Reproduce the passage of the Hibernate question starting at "Reputation: 9191" and ending at "actor entities later?", and swap "AccessLog" for "ActivityLog".
[Text passage]
CodeMed
CodeMed

Reputation: 9191

retrieving polymorphic entities with hibernate and mysql

In a spring mvc application using hibernate over a MySQL database, I have an AccessLog entity that records the activities performed by various types of actors on various types of target resources. For simplicity, I am using polymorphism to store all the actor ids in one column and all the target resource ids in another column, regardless of their type. But how do I query the target entities and actor entities later?

Here is the AccessLog entity. It currently uses an actor_type string property to indicate the type of the entity whose id is stored in actorentity_id, and another string property target_type to indicate the type of entity whose id is stored in targetentity_id. But this could get messy because it relies on logic in the application's business layer to manage all the string type values. I could add a type property to BaseEntity, but that would still involve managing the type values in the business layer. How can I set things up so that this is designed most elegantly?

@Entity
@Table(name = "accesslogs")
public class AccessLog extends BaseEntity{

    @ManyToOne
    @JoinColumn(name = "actorentity_id")
    private BaseEntity actor_entity;

    @ManyToOne
    @JoinColumn(name = "targetentity_id")
    private BaseEntity target_entity;

    @Column(name="actorentity_type")//this could get messy
    private String actor_type;

    @Column(name="targetentity_type")//this could get messy
    private String target_type;

    @Column(name="action_code")
[/Text passage]
[Dataset content]
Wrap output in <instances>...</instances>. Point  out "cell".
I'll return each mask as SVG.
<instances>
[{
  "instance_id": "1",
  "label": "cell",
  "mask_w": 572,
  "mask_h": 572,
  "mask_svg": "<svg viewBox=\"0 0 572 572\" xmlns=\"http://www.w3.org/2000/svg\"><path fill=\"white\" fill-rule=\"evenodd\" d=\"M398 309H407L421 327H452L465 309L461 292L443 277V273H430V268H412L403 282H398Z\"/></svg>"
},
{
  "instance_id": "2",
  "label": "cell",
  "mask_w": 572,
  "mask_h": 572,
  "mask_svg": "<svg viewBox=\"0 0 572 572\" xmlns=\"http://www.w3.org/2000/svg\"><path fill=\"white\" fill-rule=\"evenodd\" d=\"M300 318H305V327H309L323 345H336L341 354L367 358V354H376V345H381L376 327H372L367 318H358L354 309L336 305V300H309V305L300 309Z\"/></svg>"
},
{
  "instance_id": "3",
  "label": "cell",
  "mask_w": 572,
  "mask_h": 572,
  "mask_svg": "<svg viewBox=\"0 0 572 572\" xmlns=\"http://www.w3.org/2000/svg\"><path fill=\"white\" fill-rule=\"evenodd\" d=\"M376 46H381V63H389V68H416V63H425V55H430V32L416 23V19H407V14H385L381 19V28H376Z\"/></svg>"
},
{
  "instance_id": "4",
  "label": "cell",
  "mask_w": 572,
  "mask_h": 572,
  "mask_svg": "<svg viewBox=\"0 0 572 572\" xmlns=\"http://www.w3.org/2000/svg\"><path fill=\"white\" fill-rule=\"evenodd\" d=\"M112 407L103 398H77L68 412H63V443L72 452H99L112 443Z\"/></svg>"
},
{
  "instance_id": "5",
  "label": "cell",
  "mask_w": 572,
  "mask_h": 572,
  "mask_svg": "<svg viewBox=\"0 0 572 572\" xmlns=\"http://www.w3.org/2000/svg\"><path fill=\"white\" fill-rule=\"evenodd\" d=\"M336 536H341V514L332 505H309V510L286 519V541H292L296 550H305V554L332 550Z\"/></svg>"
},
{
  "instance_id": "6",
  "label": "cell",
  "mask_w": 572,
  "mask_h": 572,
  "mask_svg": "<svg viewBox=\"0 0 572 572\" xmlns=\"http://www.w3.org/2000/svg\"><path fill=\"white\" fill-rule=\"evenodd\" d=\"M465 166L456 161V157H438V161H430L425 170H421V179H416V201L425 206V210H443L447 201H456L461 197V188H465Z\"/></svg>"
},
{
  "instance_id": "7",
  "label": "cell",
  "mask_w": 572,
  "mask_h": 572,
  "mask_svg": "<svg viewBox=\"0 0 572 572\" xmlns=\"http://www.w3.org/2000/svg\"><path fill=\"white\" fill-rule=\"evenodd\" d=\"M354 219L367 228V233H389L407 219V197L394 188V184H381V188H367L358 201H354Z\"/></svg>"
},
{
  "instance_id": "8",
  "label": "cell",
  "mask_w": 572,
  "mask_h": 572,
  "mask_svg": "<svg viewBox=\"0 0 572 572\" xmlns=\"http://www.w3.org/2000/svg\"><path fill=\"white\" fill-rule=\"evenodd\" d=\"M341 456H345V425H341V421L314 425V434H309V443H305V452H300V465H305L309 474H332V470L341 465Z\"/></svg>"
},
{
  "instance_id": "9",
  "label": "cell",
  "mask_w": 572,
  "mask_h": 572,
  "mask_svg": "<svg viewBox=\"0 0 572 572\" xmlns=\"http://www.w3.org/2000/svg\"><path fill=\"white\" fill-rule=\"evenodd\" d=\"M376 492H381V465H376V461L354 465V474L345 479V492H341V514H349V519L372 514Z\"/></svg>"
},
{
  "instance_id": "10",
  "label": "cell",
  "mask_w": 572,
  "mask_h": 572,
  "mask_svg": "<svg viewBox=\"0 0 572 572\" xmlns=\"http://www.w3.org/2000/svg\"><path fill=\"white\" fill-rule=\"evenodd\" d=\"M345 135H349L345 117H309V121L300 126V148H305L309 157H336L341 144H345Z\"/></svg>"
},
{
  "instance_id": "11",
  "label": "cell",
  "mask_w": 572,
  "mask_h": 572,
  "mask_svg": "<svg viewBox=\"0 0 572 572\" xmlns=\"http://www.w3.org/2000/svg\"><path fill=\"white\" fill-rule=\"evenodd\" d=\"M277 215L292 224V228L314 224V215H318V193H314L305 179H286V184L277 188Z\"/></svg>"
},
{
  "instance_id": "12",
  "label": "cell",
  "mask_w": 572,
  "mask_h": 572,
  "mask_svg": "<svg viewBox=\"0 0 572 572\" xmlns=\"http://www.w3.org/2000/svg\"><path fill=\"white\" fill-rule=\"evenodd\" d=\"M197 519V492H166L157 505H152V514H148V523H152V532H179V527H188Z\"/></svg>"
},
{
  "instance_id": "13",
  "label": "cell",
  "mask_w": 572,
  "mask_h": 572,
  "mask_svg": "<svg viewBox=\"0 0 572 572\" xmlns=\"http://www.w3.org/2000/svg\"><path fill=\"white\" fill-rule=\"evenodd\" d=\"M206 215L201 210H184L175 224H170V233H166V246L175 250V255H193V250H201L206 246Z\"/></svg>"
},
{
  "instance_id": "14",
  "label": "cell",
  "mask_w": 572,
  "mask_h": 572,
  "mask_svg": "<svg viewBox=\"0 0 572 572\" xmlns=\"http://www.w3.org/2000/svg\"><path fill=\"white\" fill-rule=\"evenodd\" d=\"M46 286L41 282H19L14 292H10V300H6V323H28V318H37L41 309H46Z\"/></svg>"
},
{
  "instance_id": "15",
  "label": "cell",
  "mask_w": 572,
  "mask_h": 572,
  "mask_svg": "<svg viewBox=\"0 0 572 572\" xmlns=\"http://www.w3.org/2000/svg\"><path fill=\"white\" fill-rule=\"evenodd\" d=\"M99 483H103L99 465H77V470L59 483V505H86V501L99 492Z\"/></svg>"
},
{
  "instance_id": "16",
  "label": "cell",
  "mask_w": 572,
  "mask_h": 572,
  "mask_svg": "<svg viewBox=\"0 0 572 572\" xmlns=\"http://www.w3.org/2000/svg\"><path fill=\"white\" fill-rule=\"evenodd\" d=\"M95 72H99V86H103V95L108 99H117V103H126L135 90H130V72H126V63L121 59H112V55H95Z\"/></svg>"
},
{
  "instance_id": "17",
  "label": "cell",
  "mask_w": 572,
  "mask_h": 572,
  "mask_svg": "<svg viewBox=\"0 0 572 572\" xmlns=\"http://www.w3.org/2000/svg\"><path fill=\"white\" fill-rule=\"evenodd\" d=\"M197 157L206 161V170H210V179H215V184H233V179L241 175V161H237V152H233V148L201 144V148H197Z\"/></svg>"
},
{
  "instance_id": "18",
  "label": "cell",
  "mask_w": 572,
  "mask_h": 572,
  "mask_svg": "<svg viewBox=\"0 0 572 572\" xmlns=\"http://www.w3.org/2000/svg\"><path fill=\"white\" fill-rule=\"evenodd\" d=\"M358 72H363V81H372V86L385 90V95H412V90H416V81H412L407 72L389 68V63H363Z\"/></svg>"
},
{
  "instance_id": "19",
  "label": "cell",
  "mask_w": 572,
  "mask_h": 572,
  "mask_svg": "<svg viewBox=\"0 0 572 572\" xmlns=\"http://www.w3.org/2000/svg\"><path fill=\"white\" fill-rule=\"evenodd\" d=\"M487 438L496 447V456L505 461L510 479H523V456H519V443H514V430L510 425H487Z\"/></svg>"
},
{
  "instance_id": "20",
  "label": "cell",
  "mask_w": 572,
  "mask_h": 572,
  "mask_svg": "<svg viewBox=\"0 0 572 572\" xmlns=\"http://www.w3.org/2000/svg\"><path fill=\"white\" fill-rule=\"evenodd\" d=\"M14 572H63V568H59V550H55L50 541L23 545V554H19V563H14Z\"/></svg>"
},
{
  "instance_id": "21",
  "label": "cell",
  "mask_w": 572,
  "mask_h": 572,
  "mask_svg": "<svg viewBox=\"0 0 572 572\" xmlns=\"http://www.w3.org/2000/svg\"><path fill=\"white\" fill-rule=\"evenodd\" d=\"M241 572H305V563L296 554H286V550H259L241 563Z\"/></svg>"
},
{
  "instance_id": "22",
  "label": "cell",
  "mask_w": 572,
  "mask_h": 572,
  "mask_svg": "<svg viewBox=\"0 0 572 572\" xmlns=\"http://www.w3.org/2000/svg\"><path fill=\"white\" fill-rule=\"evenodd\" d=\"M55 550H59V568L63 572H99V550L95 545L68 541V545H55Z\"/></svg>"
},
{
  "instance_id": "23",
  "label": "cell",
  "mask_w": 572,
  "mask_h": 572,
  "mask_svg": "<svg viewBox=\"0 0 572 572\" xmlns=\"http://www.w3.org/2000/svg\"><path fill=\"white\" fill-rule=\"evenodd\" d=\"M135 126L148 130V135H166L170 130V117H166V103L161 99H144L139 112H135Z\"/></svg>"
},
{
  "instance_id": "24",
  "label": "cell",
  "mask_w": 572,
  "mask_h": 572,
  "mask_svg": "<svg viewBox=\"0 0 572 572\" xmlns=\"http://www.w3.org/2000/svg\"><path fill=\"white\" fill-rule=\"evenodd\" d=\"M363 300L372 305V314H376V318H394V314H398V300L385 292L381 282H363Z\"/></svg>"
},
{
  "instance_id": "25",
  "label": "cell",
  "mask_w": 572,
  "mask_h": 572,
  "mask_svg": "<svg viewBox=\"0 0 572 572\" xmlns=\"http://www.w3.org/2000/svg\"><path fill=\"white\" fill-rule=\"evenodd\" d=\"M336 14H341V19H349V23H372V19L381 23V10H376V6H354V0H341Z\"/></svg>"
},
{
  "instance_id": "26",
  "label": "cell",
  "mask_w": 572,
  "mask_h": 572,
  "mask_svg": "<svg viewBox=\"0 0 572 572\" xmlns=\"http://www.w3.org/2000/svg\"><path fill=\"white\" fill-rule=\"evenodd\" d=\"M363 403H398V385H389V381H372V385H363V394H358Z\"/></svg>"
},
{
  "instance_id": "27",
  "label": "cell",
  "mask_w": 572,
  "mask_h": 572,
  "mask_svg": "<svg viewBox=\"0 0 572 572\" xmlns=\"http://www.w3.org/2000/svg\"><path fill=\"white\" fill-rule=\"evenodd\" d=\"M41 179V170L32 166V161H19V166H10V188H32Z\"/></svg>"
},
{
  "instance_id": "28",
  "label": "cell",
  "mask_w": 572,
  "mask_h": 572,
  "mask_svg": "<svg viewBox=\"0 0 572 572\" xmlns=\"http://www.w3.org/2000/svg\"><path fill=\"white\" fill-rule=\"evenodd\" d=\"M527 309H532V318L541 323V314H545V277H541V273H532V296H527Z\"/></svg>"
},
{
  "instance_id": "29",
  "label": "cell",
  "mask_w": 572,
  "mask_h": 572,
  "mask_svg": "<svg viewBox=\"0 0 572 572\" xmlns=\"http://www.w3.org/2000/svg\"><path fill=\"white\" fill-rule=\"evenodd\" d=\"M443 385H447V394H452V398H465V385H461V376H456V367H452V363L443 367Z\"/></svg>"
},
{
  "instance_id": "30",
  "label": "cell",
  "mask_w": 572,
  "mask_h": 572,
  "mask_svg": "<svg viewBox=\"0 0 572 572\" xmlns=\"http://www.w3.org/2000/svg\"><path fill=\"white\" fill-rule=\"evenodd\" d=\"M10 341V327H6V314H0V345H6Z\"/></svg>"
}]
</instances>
[/Dataset content]
**Expected output**
Reputation: 9191

retrieving polymorphic entities with hibernate and mysql

In a spring mvc application using hibernate over a MySQL database, I have an ActivityLog entity that records the activities performed by various types of actors on various types of target resources. For simplicity, I am using polymorphism to store all the actor ids in one column and all the target resource ids in another column, regardless of their type. But how do I query the target entities and actor entities later?